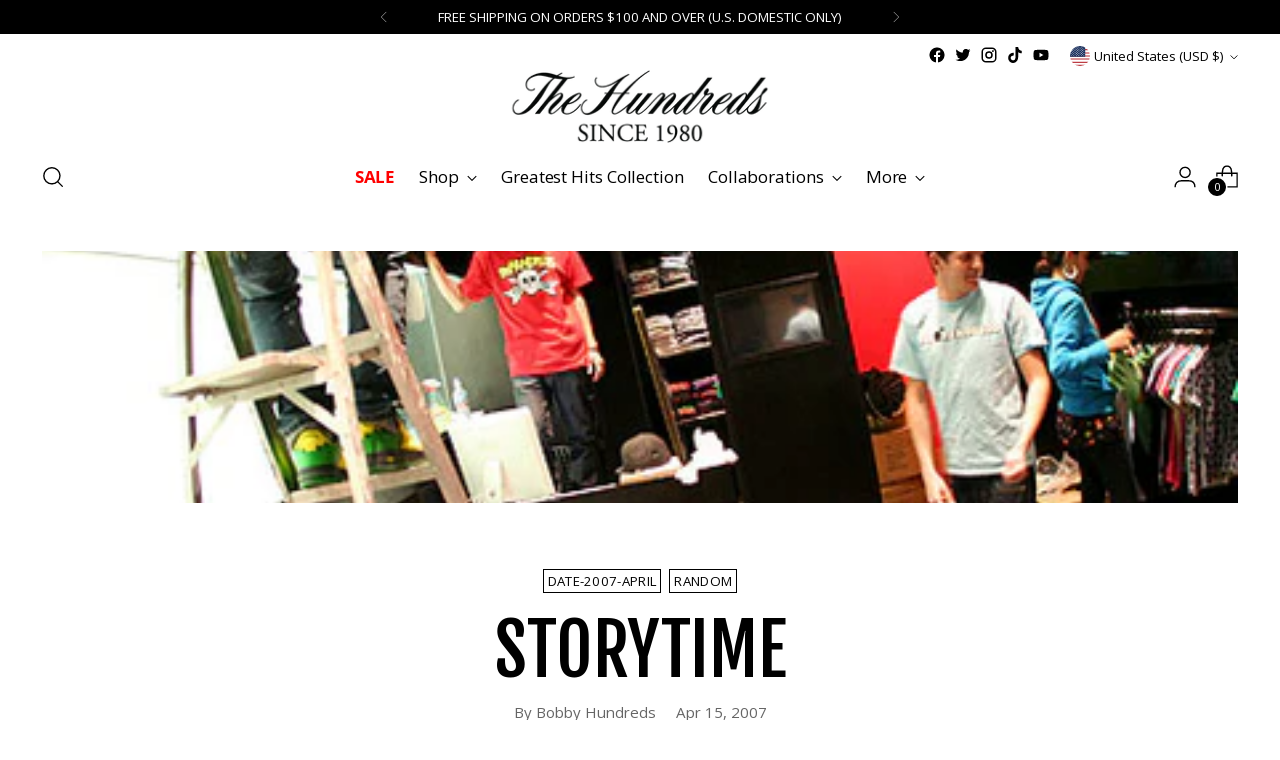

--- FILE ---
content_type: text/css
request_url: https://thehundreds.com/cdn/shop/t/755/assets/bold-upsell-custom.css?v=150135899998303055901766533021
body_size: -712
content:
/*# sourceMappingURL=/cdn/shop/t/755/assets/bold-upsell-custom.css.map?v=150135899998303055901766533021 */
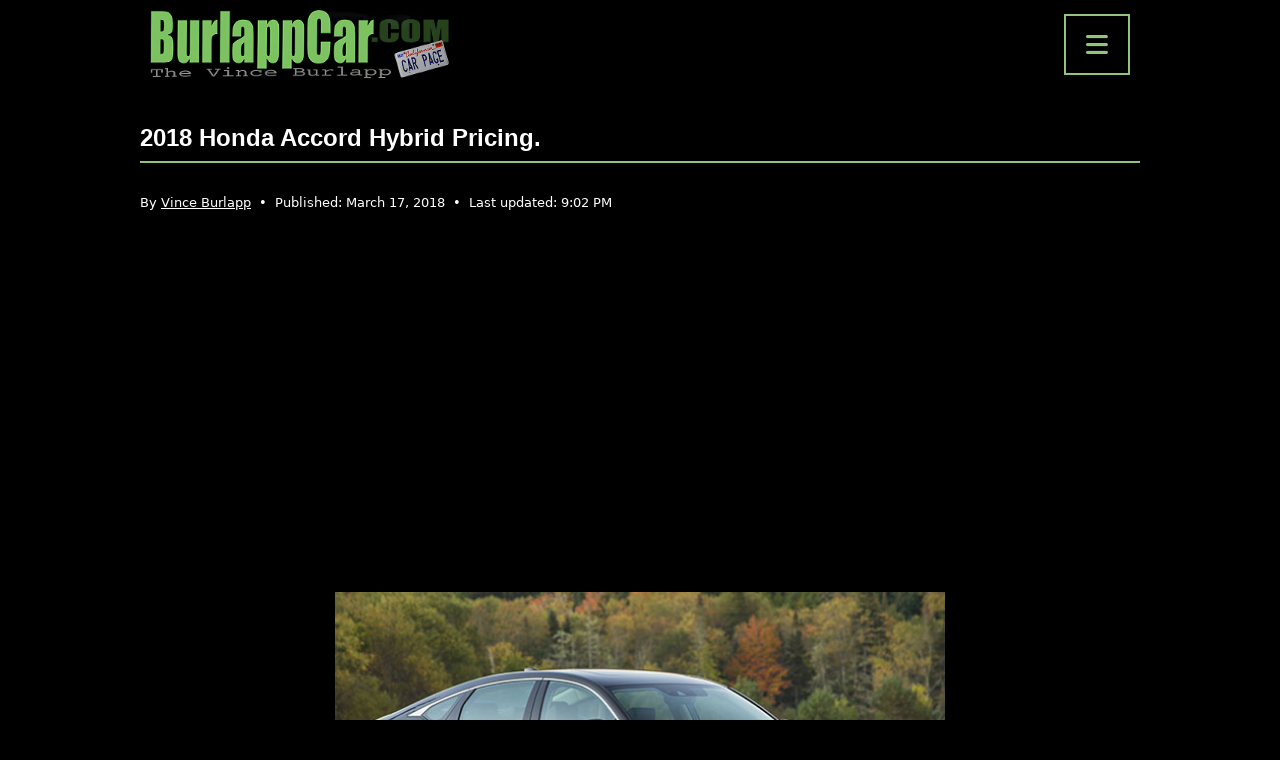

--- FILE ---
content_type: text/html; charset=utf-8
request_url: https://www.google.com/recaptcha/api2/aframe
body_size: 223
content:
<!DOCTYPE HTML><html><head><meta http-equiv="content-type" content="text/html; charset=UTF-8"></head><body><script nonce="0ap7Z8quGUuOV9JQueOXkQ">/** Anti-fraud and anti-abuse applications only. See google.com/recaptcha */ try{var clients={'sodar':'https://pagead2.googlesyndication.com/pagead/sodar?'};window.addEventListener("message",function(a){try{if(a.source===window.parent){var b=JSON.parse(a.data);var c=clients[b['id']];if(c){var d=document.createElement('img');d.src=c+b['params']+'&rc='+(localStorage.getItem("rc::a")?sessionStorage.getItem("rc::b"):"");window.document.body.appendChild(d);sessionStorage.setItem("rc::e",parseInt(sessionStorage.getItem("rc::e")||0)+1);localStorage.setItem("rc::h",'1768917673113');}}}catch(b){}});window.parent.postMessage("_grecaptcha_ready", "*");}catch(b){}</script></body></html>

══════════

**Brief:** Search the data above for lines holding "assets" and copy each of them.

**Written answer:**
request_url: https://thehundreds.com/cdn/shop/t/755/assets/bold-upsell-custom.css?v=150135899998303055901766533021
/*# sourceMappingURL=/cdn/shop/t/755/assets/bold-upsell-custom.css.map?v=150135899998303055901766533021 */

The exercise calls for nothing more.